Where natural beauty, veiled by the hanging mists of the ancient
Hyrcanian forests once reigned supreme, ugly high-rises, condominiums
and massive villas owned by Tehran's new elites, now dominate the
scenery that unfolds as Jebelli's taxi bowls along, heading for the
northern provinces of Gilan, Mazandarin and Golestan.
>From a distance, there is still the unspoiled, deep blue of the Caspian
Sea and dense forests that still cover the slopes of the Alborz
mountains, which also support lush paddy fields and citrus plantations
that are a magnet for city dwellers and tourists.
However, closer inspection of the yet thick undergrowth, nourished by
the damp mists that roll in from the Caspian and the carpet of fallen
leaves, reveals an assortment of discarded plastic bottles, empty
cigarette packs and just plain garbage, biodegradable or otherwise.
Pausing for tea at the foot of the gentle Hasan Abad hill, Jebelli
blames the steady despoliation on the population explosion since the
1979 Iranian revolution, which saw the ouster of the Shah of Iran and
the installation of an Islamic Republic. ''The population doubled over
the last two decades and the new generation does not care for
environmental issues.''
''This is a generation that is short-sighted and thinks only of standing
in queues to get subsidised milk and staples and does not give a damn
about whether the forests are polluted with their trash,'' Jebelli rued.
Naser Karami, who holds a doctorate in climatology and works as an eco-
tourism instructor, has a more expert view of what has been happening to
Iran's fabled forests. ''The absence of sound land-use laws is what is
shrinking the area under forests and woodlands and causing the steady
desertification of the Iranian plateau,'' he said in an IPS interview.
''Politically and economically-powerful people or their close relatives
manage to get hold of the licences to exploit the forest resources,
particularly timber, and do as they please,'' said Karami.
''At stake now are the Caspian ( ancient Hyrcania) forests covering the
Alborz mountains, the central woodlands and the thin Arasbaran forests,
on the slopes of the Zagros mountains, and also the coastal forests of
the Persian Gulf,'' Karami explained.
Indeed, the Caspian Sea (the world's largest land-locked lake), famed
for its sturgeon stocks, is itself gradually turning into a vast
cesspool for the littoral states that litter it- Azerbaijan, Russia,
Kazakhstan and Turkmenistan.

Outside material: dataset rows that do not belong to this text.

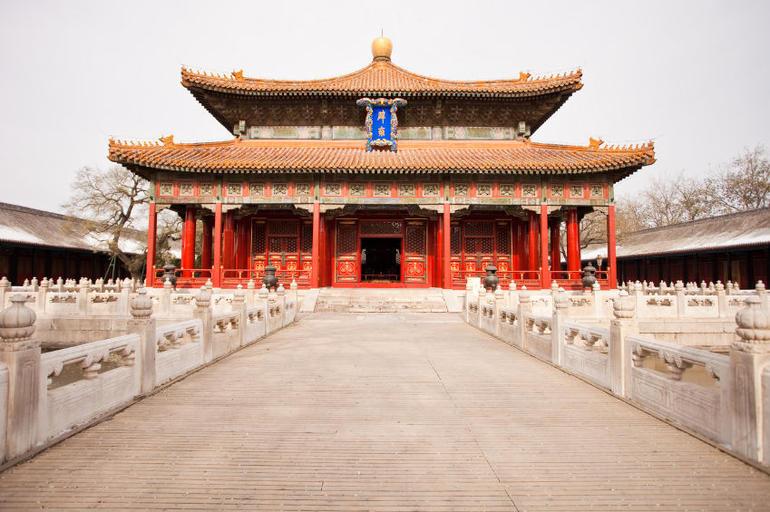Beijing Kong Miao (Confucius Temple) - Beijing
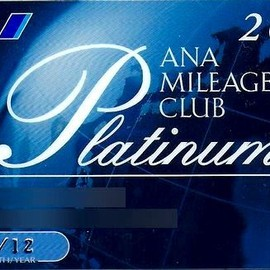 ANA Mileage Club - Platinum Member Card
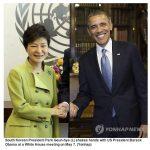 Dél-Koreában se jobbak fotó manipulálásban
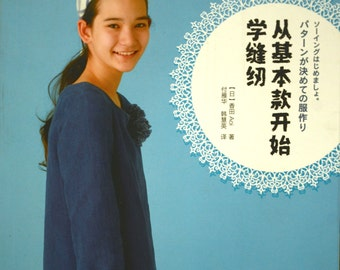 Basic Sewing Patterns by Aoi Koda Japanese Sewing Craft Book (In Chinese)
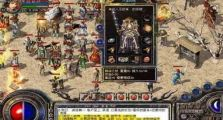 zhaosf123里游戏达人分享提高战斗力方法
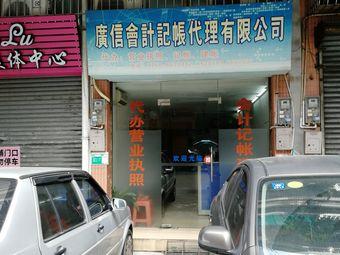 广信会计记帐代理有限公司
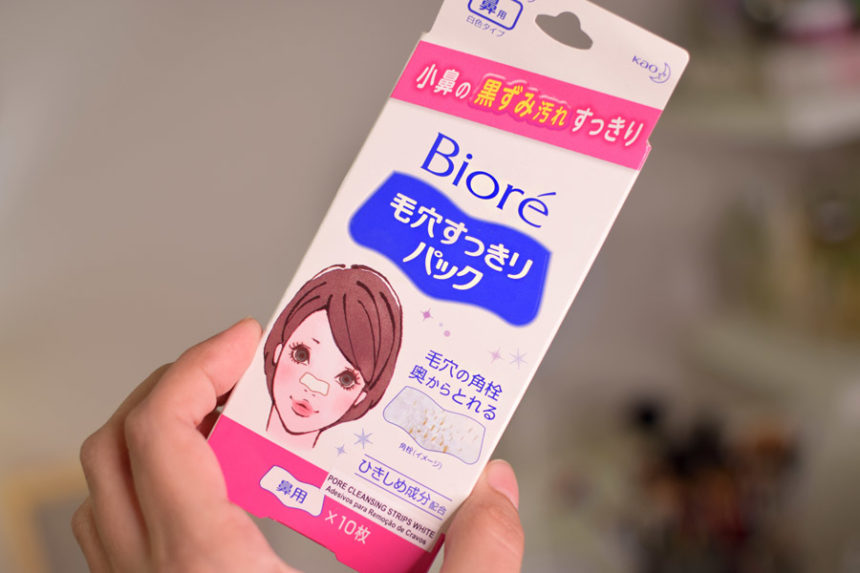 Bioré Pore Cleansing Strips White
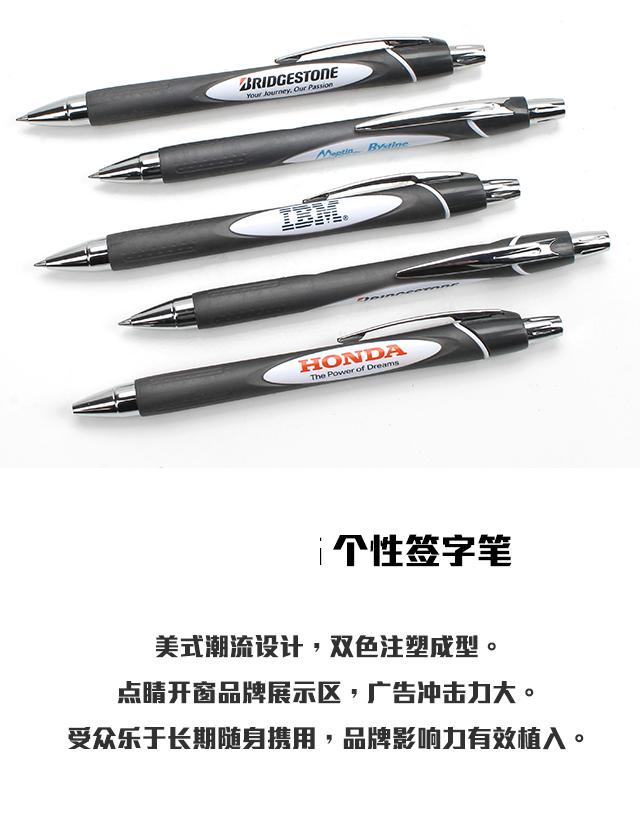 PB1601个性圆珠笔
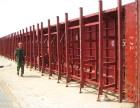 桥梁模架专业供货商——甘南建筑模架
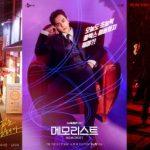 パク・ソジュン、ユ・スンホ、チェ・ジニョク、原作ウェブコミックを抱いて視聴率獲得に突入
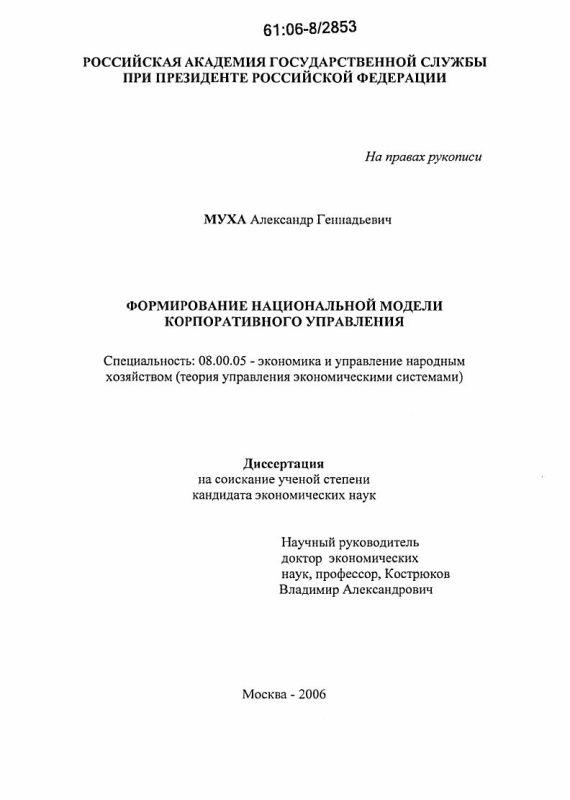 Титульный лист Формирование национальной модели корпоративного управления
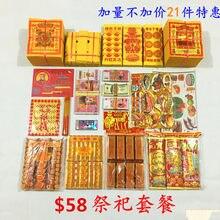 Papel ardente 58 artigos de sacrifício conjunto jantar qingming festival artigos papel dinheiro ming dinheiro papel amarelo yuan bao túmulo swee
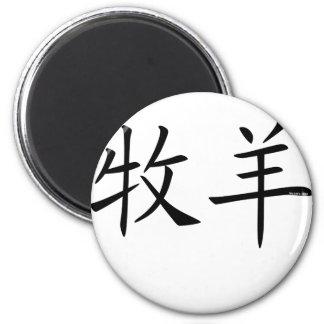 Aries Chinese Symbol 2 Inch Round Magnet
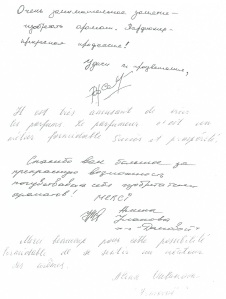 Russian thanks 6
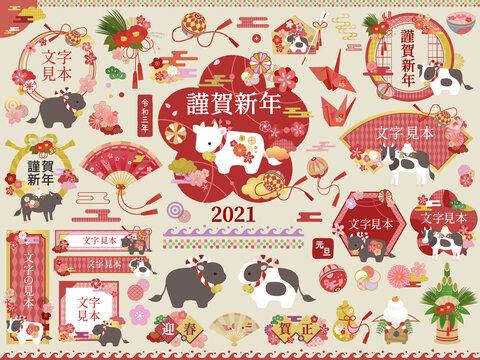 かわいい干支牛のイラスト素材セット/2021/ベクター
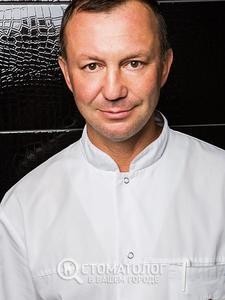 Динамов Станислав Михайлович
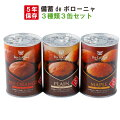 備蓄deボローニャ3種類6缶
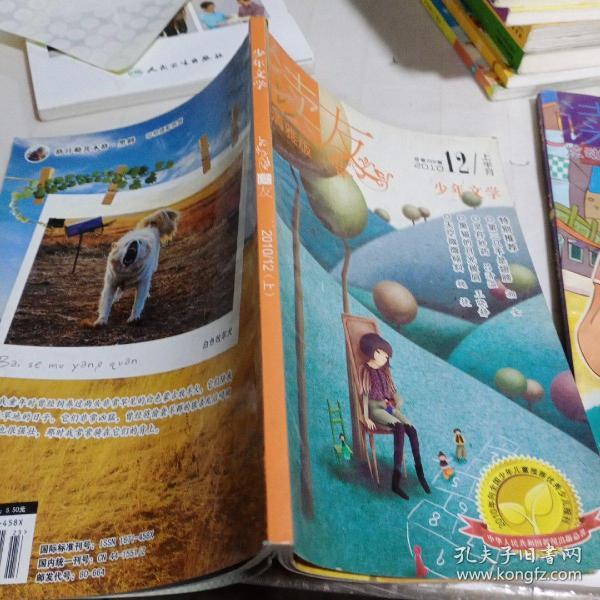 少年文学2010 12上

A petroleum rush, in the ecologically
sensitive Caspian region, has only worsened the situation.
In Iran, according to satellite images released by the Rome-based, Food
and Agricultural Organisation (FAO), of the 18 to 21 million hectares of
forests and woodlands at the beginning of the Islamic revolution, only
around 12 million hectares now survive, Karami pointed out.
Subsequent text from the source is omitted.